◆ Stored data:
====

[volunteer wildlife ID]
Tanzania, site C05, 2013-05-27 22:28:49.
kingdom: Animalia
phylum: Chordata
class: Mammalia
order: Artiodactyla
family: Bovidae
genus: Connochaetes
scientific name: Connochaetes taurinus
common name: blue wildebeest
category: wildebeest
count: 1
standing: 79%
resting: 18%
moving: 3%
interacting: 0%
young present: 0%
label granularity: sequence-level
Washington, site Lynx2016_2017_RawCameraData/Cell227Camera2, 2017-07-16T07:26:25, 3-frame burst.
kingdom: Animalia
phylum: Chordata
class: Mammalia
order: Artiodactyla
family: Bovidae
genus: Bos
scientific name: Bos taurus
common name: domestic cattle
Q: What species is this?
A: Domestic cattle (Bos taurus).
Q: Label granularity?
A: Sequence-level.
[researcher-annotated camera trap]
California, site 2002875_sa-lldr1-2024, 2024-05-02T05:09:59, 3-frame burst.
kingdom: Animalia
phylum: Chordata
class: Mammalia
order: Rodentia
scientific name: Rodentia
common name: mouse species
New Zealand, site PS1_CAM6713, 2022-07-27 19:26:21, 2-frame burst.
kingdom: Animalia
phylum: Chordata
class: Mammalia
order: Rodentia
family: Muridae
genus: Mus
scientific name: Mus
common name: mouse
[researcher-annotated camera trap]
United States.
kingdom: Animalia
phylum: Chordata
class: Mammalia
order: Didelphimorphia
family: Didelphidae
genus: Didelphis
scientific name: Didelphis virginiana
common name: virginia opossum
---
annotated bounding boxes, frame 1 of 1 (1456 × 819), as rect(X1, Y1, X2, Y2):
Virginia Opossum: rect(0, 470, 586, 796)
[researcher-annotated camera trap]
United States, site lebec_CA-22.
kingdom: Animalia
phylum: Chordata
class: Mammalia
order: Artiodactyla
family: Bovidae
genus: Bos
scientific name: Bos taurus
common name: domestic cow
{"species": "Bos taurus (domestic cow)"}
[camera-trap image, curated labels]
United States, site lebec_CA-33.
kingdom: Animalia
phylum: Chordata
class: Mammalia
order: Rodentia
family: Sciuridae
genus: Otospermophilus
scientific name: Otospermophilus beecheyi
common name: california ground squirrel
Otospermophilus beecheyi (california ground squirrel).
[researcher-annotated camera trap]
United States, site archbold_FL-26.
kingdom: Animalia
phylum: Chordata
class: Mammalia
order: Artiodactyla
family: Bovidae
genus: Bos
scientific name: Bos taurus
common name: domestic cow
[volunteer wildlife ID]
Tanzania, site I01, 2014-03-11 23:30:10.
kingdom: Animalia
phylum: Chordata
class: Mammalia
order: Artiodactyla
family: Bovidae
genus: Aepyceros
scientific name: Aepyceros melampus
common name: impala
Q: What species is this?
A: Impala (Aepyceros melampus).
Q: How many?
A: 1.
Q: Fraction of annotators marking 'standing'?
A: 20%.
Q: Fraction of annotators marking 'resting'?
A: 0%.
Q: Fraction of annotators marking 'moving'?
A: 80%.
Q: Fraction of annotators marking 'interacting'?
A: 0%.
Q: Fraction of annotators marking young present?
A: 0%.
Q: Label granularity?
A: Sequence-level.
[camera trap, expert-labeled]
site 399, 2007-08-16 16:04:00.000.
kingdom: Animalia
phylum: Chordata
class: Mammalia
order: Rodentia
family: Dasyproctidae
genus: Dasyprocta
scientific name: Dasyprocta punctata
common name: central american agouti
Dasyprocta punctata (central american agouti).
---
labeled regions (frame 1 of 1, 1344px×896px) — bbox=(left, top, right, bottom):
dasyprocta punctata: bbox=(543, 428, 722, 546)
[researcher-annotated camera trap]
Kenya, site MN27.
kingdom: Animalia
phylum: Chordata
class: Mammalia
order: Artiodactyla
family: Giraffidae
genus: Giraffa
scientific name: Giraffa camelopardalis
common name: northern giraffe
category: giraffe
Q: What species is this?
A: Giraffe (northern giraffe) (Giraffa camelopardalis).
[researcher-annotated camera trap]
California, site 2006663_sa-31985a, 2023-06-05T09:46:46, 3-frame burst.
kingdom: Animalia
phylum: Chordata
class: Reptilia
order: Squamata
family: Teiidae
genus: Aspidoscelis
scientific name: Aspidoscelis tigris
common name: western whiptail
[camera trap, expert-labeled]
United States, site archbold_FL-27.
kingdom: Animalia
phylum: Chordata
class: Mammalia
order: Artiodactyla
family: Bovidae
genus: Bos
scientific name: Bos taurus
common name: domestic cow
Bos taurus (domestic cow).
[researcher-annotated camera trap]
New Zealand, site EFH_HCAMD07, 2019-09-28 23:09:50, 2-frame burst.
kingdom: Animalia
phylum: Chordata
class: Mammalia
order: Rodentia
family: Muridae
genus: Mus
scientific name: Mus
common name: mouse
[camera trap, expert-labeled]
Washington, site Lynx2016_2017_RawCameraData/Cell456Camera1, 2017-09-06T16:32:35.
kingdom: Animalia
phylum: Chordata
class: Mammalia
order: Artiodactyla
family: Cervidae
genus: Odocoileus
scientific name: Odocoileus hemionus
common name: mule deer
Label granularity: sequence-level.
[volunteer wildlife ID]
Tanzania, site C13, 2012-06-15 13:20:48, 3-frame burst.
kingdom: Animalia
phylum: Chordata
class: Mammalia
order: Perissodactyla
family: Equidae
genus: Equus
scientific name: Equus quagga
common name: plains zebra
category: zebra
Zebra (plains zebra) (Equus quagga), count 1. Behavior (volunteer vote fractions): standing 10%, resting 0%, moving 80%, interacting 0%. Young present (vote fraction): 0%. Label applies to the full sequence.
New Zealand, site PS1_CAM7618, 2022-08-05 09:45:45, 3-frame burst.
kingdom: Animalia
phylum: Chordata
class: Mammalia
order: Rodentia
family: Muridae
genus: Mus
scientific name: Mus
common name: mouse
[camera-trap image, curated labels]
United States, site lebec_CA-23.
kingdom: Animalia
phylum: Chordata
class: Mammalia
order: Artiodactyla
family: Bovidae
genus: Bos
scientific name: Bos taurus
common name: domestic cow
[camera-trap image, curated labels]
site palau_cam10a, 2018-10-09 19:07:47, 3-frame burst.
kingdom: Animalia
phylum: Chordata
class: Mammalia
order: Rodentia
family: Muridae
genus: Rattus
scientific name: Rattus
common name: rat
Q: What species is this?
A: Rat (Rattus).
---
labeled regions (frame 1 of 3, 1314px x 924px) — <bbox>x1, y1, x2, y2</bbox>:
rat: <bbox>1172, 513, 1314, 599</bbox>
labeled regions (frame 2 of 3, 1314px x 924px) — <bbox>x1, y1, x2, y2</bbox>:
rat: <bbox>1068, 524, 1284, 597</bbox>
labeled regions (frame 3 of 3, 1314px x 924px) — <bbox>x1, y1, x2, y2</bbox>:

====

◆ REQUIRED WORK:
The expected answer is a copy of every line in the entries that holds the word "States".

◆ WRITTEN REPLY:
United States.
United States, site lebec_CA-22.
United States, site lebec_CA-33.
United States, site archbold_FL-26.
United States, site archbold_FL-27.
United States, site lebec_CA-23.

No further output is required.